Celle-ci va être principalement menée par l’architecte Louis-Raymond Fischer qui devient maire le 25 octobre 1947. Durant ses trois mandats (il est réélu en mai 1954 et mars 1959), Fischer va donner un nouveau souffle à la ville. Des projets architecturaux sont lancés: un immeuble de plusieurs étages appelé le Building (inauguré le 9 mai 1954), création du lycée Juliot-Curie, stade du Square Saint-Nazaire (inauguré le 24 juillet 1955), etc. Parallèlement, la ville acquiert le bâtiment actuel de la caserne des pompiers (le 23 septembre 1950), crée la bibliothèque municipale (le 3 avril 1951), la MJC (octobre 1951), ouverture de la plage et du camping de Blangy (août 1955). La ville acquiert l’Eden et la mairie s’y installe en octobre 1957. Le premier supermarché, Prisunic, ouvre en septembre 1964, sur la place Victor-Hugo.

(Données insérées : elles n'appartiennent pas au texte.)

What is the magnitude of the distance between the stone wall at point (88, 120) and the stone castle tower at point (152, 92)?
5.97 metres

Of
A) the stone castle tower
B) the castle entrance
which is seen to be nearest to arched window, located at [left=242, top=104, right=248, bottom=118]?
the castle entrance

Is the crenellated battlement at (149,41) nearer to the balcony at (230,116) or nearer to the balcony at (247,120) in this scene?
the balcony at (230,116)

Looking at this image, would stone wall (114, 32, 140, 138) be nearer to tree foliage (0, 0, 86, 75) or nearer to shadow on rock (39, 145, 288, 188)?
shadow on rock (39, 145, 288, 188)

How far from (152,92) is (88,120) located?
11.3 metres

Après, Fischer passera la relève à Yves Hary, professeur de dessin, le 26 mars 1965. En 1969, le Club des jeunes ouvre dans les gradins (janvier), le premier numéro de l’hebdomadaire Le Courrier paraît (21 mars) et le dépôt SNCF ferme définitivement ( octobre). Marquant ainsi la fin de l’épopée ferroviaire hirsonnaise. Courant des années 1970, on notera l’arrivée d’un nouveau maire, Raymond Mahoudeaux, élu pour deux mandants (mars 1971 et mars 1977). La première piscine ouvre en octobre 1973 (elle fermera en 1996). Fin septembre 1975, la ville rachète le site de Blangy, qui ouvrira officiellement en mai 1977.

Les années 1980 seront marquées par les deux mandants de Georges Lapeyrie (élu en mars 1983 et réélu en mars 1989). Le 30 mars 1980, La Gazette de Thiérache sort de presse pour la dernière fois. La radio locale Fréquence Charlemagne voit le jour (mars 1983). Le nouveau cinéma, le Sonhir 3 (appellation en verlan de Hirson) est inauguré le 17 septembre 1985. Le centre-ville est redessiné avec le déplacement du monument de la Victoire (mai 1986) et l’inauguration de la fontaine de Patrick Saytour le 5 mai 1990. Celle-ci n’aura cesse de faire couler d’encre.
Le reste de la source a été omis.